Early AI training involved simple preference tasks. Now, training frontier models requires PhDs and top professionals to perform complex, hours-long tasks like building entire websites or explaining nuanced cancer topics. The demand is for deep, specialized expertise, not just generalist labor.

LLMs have hit a wall by scraping nearly all available public data. The next phase of AI development and competitive differentiation will come from training models on high-quality, proprietary data generated by human experts. This creates a booming "data as a service" industry for companies like Micro One that recruit and manage these experts.

Previously, compute and data were the limiting factors in AI development. Now, the challenge is scaling the generation of high-quality, human-expert data needed to train frontier models for complex cognitive tasks that go beyond simply processing the public internet.

The era of simple data labeling is over. Frontier AI models now require complex, expert-generated data to break current capabilities and advance research. Data providers like Turing now act as strategic research partners to AI labs, not just data factories.
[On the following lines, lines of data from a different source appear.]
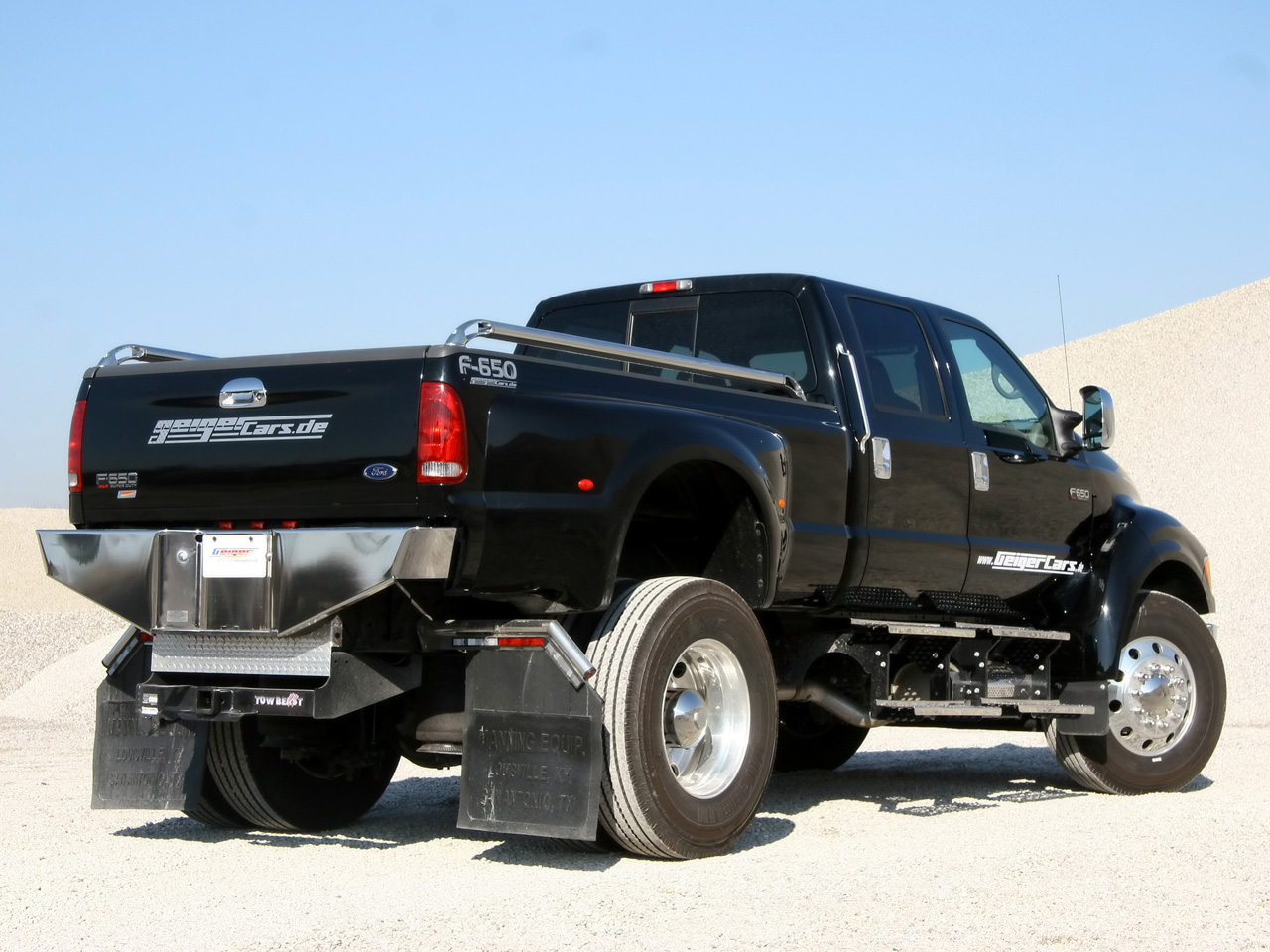 Ford K 2000 Photo - 1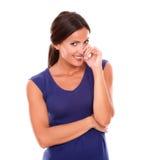 Застенчивое молодое женское смотрящ вас усмехаясь Стоковые Фото
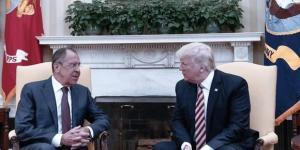 Donald Trump s'entretenant avec le ministre russe des Affaires étrangères à la Maison blanche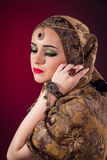 Muslimkvinnan med trevliga smycken Arkivfoto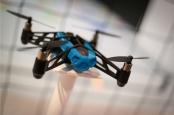 Kann mit dem richtigen Kryptogeld zum unabhängigen Wirtschaftssubjekt werden: Maschinen wie diese Drohne hier. Bild: Drones von Jason Cipriani via flickr.com. Lizenz: Creative Commons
While AI has mastered verifiable tasks with clear right answers, its future growth depends on human experts training models in subjective fields where 'good' is not easily defined. Companies are now sourcing professionals to act as 'verifiers' that teach AI nuanced, domain-specific judgment.

With the public internet fully indexed, LLMs now require net-new, high-fidelity data to improve. This has created a booming market for domain experts in fields like law, finance, and medicine to work as freelance "AI trainers." This new job category involves creating complex, proprietary data sets, often for high compensation.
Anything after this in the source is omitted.